In lovely Riverside, California, an earthquake rattles the community. Sunday churchgoers are thrown about as their house of worship shakes and falls apart around them. This scene happens early in the movie, and is one of the reasons I had so much hope for what I was about to see. Director Jeannot Szwarc, who would later go on to helm such films as Jaws 2 and Santa Clause: The Movie (I will always associate the color puce with that disaster), pulled out all the stops. The set literally shakes itself to pieces. The f/x crew set up some sort of device under the floorboards that created a wave, meant to simulate what happens during a real earthquake, but it moves through the church at a crawl.

As the shaking continues, plaster falls off the walls, but rather than lathing or studs, the destruction reveals plywood hiding behind the plaster. There were lots of things that betrayed this scene was filmed on a cheap set, sure, but I half expected one of the walls to come down to reveal a crewmember grabbing a donut and a cup of coffee from the craft service table.

The earthquake was not just some throwaway event in this film, however. The temblor opened a crack in the earth, releasing a species of cockroach from the depths that has the unique ability to cause explosions and fire. How they do so is unimportant, but I will say that of all the shitty creature features I’ve seen, Bug has a more plausible scientific explanation for how the mutation works than most flicks.

All of us on the real life side of the screen know how the rest of this movie should play out. The insects should spread out in a wave, collecting victims as they spread. There should be a scientist studying the problem, a skeptical mayor or county sheriff, followed by scenes of destruction as the bugs finally reach the center of town after burning down some lonely farms or ranches. This idea was teased, but Bug decided to head in a different direction.

There is a scientist, Professor James Parmiter (Bradford Dillman), but there are no waves of insects that must be battled. The bugs of this film insist on behaving like bugs. They occasionally cause some death and destruction here and there, but they are more pest than apocalyptic menace. After the bugs burn down the good professor’s home and kill his wife (Joanna Miles, in the type of death scene that almost rescues the film — bonus fact, it was filmed in the living room set used for The Brady Bunch, which had just been canceled), the professor becomes a bit of a shut-in, dedicating all his time to studying the bugs and trying to get them to breed. Why he wants them to breed is anyone’s guess. It seems that in his grief he forgot there was a movie outside his door that was just begging for things to happen. But, it was not to be.
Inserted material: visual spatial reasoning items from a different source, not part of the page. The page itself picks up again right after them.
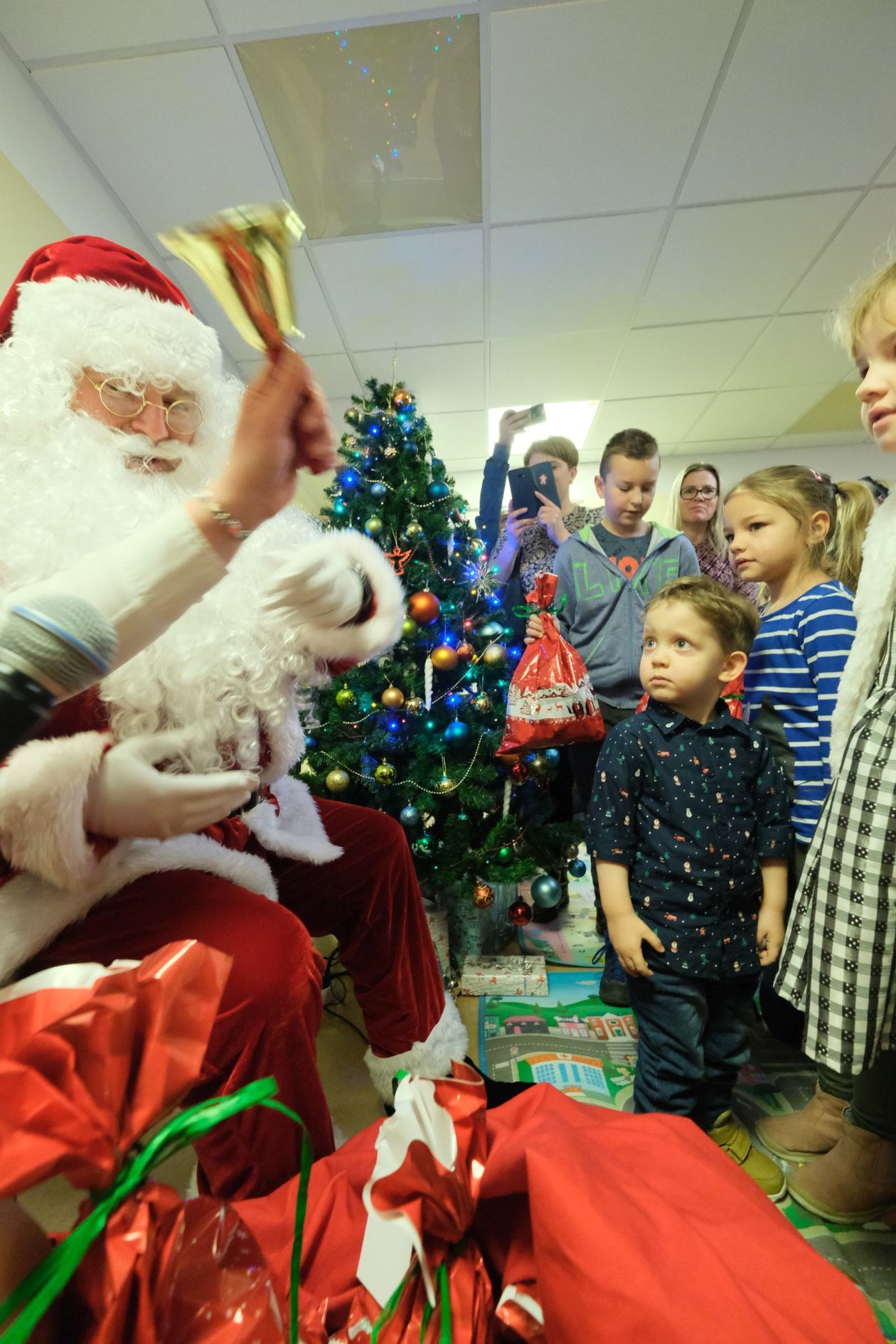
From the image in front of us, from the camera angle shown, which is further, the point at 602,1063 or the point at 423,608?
the point at 423,608

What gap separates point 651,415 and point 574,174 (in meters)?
2.12

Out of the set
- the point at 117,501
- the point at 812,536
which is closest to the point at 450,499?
the point at 812,536

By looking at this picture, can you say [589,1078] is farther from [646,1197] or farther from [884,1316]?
[646,1197]

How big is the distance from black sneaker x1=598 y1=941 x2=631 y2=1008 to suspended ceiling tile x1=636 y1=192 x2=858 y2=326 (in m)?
2.64

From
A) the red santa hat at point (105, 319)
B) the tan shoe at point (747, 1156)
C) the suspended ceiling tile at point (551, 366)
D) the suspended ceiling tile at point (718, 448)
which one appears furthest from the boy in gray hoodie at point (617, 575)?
the suspended ceiling tile at point (718, 448)

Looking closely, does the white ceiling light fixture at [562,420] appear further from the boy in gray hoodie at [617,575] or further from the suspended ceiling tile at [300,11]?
the suspended ceiling tile at [300,11]

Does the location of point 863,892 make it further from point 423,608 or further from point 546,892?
point 423,608

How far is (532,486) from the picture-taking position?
2072mm

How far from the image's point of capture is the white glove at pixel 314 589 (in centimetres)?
67

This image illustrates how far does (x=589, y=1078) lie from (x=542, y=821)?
0.71 metres

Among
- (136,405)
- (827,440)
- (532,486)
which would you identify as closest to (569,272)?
(532,486)

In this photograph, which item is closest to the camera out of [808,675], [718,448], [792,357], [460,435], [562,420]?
[808,675]

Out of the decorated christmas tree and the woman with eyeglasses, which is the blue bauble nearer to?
the decorated christmas tree

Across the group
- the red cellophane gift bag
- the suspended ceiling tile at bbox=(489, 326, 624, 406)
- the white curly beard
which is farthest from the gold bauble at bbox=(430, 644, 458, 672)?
the suspended ceiling tile at bbox=(489, 326, 624, 406)
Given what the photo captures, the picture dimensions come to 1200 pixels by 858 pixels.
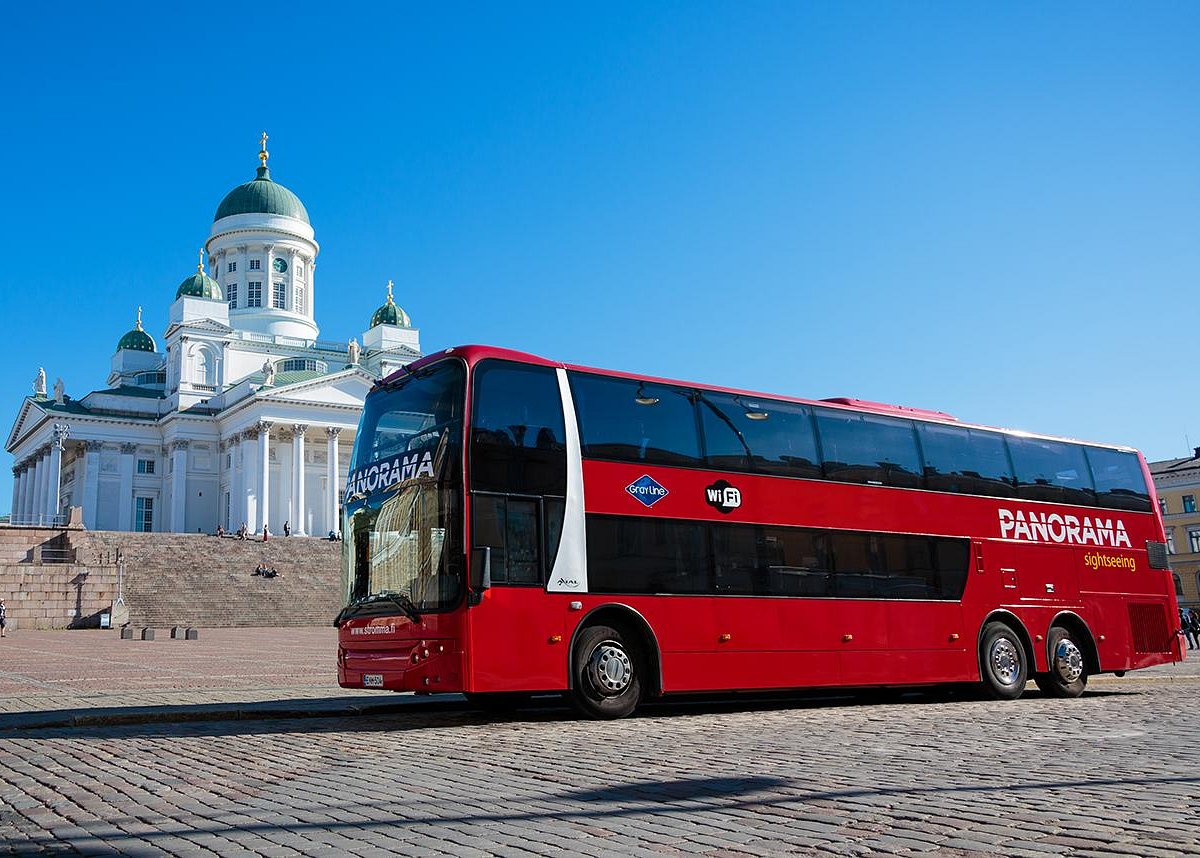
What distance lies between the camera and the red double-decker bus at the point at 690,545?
11.6m

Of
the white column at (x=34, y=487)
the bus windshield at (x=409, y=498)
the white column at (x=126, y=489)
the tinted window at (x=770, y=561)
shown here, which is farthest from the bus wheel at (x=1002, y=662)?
the white column at (x=34, y=487)

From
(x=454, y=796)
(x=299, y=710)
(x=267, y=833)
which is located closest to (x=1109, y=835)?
(x=454, y=796)

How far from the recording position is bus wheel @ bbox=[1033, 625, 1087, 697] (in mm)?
16484

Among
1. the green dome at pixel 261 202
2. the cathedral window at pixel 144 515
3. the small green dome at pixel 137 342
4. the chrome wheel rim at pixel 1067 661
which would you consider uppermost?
the green dome at pixel 261 202

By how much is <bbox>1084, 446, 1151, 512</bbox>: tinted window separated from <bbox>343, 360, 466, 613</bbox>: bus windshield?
1129 centimetres

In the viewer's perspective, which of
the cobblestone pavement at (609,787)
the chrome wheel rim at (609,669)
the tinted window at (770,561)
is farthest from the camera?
the tinted window at (770,561)

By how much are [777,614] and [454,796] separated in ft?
24.8

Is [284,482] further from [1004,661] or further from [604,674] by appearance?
[604,674]

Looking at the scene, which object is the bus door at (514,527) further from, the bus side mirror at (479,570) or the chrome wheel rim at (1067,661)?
the chrome wheel rim at (1067,661)

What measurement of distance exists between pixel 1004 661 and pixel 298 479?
2385 inches

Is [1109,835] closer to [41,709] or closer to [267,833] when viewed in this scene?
[267,833]

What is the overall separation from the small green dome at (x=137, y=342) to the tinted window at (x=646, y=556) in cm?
8063

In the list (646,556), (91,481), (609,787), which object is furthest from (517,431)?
(91,481)

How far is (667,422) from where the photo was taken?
13.3m
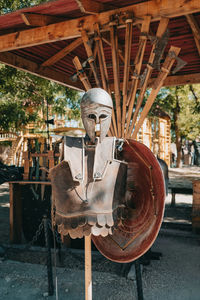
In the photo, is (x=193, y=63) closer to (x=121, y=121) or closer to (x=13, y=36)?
(x=121, y=121)

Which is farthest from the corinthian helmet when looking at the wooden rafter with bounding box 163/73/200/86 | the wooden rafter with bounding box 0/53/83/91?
the wooden rafter with bounding box 163/73/200/86

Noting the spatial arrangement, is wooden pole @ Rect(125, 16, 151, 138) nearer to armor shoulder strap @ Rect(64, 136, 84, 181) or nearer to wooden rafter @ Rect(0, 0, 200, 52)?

The eco-disaster flick audiences expected and deserved is instead replaced midstream with a study in the decaying psychology of a grieving etymologist. As if this weren’t enough, the professor succeeds in breeding the bugs, creating a hybrid species that develops collective intelligence! What a disjointed mess. Castle and company really misread what this film should have been. All the psychological drama is misplaced in a film with that setup. It’s fine that they tried to do something different, but different doesn’t work when the true aim is making a quick buck. I wanted to see cockroaches blow up a California town and threaten civilization, à la Kingdom of the Spiders or Them! Instead we get the lowest rent Dr. Frankenstein I’ve seen in a movie in a long time. Alien: Resurrection is a better bug film than Bug.